En scolaire, c'est encore pire. Les élèves nous considèrent comme des meubles. Nous n'existons pas, ne sommes là que pour contrôler les entrées et les sorties, tout juste des êtres humains. Les arrivées de livres sont rares, ainsi, on a rapidement fait le tour et les journées se résument rapidement à rester assis sur une chaise à ne rien faire.
Certains élèves au contraire, sortent de l'ordinaire et osent nous adresser la parole; malheureusement, ils sont plutôt rares.
Cette années est plutôt exceptionnelle, deux secondes m'adressent la parole et ça fait un bien fou.

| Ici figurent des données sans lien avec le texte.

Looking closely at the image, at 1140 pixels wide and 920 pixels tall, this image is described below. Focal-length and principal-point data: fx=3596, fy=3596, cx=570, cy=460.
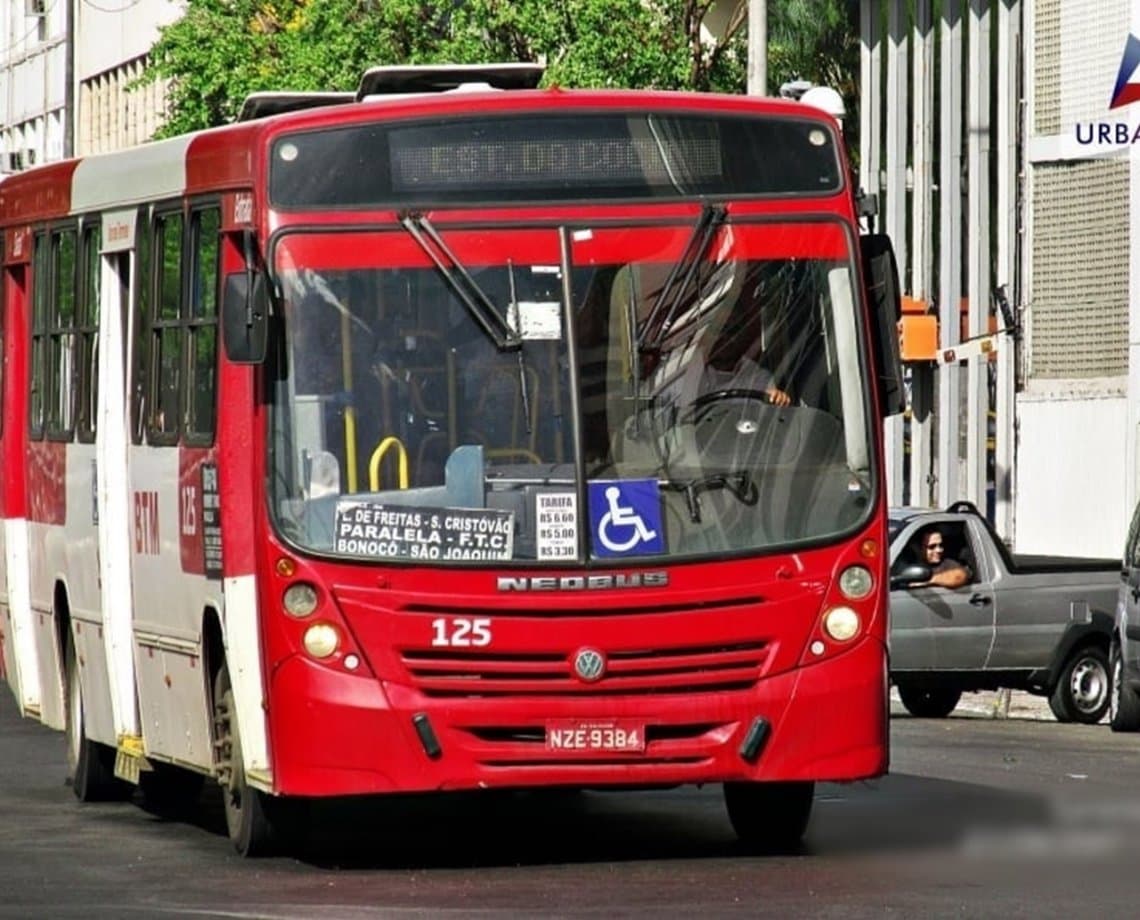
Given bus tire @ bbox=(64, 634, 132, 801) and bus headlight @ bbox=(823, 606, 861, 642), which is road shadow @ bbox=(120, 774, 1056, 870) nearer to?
bus tire @ bbox=(64, 634, 132, 801)

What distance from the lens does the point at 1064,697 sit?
1009 inches

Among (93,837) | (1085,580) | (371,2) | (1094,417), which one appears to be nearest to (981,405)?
(1094,417)

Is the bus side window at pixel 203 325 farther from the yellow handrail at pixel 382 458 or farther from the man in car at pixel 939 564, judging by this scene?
the man in car at pixel 939 564

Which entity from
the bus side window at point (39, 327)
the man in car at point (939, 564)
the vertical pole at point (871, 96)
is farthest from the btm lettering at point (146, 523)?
the vertical pole at point (871, 96)

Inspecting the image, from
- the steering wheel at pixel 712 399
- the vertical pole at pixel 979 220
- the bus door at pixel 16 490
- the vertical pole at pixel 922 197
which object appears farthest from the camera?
the vertical pole at pixel 922 197

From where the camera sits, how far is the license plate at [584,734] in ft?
42.3

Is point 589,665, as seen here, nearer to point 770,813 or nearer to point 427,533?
Answer: point 427,533

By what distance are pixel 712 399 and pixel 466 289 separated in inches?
39.0

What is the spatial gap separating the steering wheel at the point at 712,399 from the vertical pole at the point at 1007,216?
25332 millimetres

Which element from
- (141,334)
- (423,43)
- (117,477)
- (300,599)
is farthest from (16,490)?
(423,43)

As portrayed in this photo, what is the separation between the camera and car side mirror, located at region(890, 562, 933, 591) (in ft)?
81.2

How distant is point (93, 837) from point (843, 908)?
4.31 meters

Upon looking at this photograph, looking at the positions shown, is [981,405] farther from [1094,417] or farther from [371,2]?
[371,2]

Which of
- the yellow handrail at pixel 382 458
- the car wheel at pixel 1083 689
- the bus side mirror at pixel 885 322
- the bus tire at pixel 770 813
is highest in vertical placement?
the bus side mirror at pixel 885 322
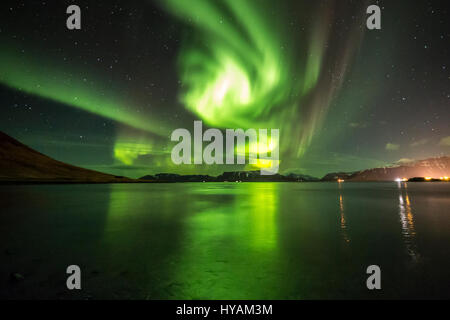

Cela faisait des années qu'autant en une fois n'était pas arrivé. Autant dire que dans ces conditions, le quotidien est plutôt désespérant. Une élève fait son entrée et se dirige vers moi:
-Salut Fanny.
-Bonjour Ophélia, comment vas-tu ?
Elle sourit:
-Je suis plutôt impatiente de voir quel mot se cache aujourd'hui dans le livre. Il est passé ?
Je souris à mon tour. Ophélia entretient une relation par petits mots interposés avec un autre garçon de seconde depuis le début de l'année, le seul autre qui me parle. À vrai dire, je joue la commère avec elle, car n'ayant d'autre chose à faire, cela devient ma seule occupation, et je dois avouer que c'est plutôt distrayant. Surtout qu'étant là toute la journée, je sais parfaitement qui lui envoie ces mots.
-Oui, ce matin dès 8:00.
Ce qui me surprend le plus, c'est qu'elle demande toujours s'il est passé, sans jamais interroger son identité. S'ils le souhaitaient, je pourrais même leur donner le nom de l'autre, pourtant, aucun des deux ne m'a jamais posé la question.
-Ok, merci, je vais te laisser.
Elle s'éloigne et va fouiller le livre en question. Je fais toujours attention à ce que personne ne l'emprunte. S'il devait disparaître alors les enfants n'auraient plus aucun moyen de communiquer. Je me transforme en ange gardien secret car bien sûr, ils n'ont aucune idée de ce que je fais pour eux. Alors que j'allais fermer les yeux pour me reposer un peu, un autre élève fait son entrée. Cela ne m'aurait pas posé problème, si cet élève avait été quelqu'un d'autre que Gadiel.
Je jette un regard furtif à Ophélia tandis qu'il me salue et se dirige dans sa direction. Légèrement paniquée à l'idée qu'ils découvrent leurs identités pour une raison aussi bête que celle ci, je rappelle précipitamment Gadiel.
-Oui ?
Cherchant une raison vraisemblable afin de le retenir, je bredouille quelques mots, et il m'interroge :
-Tu es sûre que ça va ?
Je tousse légèrement, gênée.
-Oui, tout va bien. J'ai un léger mal de crâne.
Faux.
Ophélia s'assied à une table le livre à côté d'elle et le mot dans la main. Elle sourit tout en le reposant sur la table.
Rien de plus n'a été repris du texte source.